[Start of section]

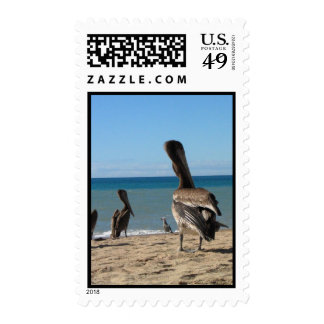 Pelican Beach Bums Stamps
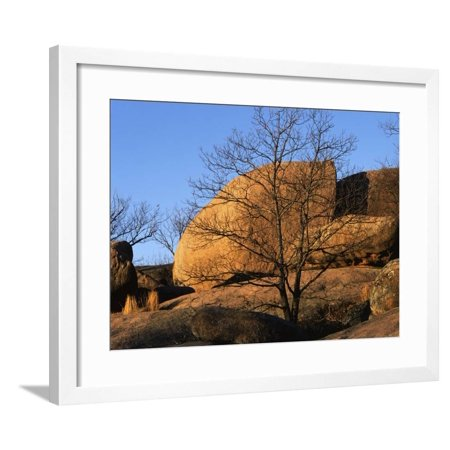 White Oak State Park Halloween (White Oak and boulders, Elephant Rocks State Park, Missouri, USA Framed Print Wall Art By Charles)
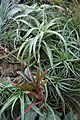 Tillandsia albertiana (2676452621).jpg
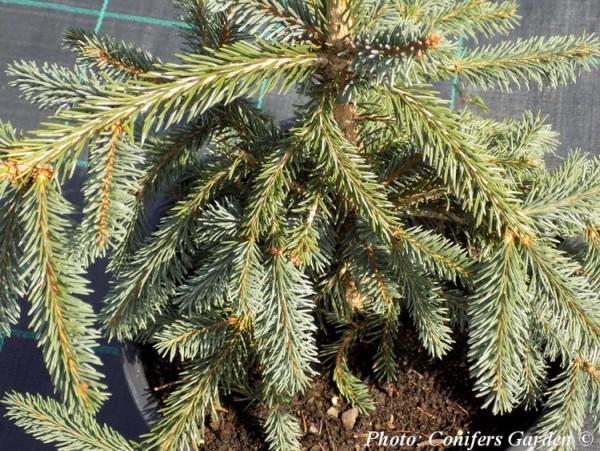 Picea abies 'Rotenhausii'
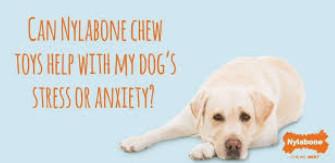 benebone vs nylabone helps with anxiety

[End of section]
[Start of section]

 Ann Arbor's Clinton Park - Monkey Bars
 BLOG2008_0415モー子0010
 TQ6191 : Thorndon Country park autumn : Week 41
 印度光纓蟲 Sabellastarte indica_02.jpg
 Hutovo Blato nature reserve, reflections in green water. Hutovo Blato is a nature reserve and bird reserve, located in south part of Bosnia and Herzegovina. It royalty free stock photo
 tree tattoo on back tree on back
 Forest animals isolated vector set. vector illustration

[End of section]

_REQUIRED ACTION_.
Where the line holding "Ann Arbor's Clinton Park - Monkey Bars" appears in the listing above, start reproducing exactly, and end with the line holding "印度光纓蟲 Sabellastarte indica_02.jpg".

_RESPONSE_.
 Ann Arbor's Clinton Park - Monkey Bars
 BLOG2008_0415モー子0010
 TQ6191 : Thorndon Country park autumn : Week 41
 印度光纓蟲 Sabellastarte indica_02.jpg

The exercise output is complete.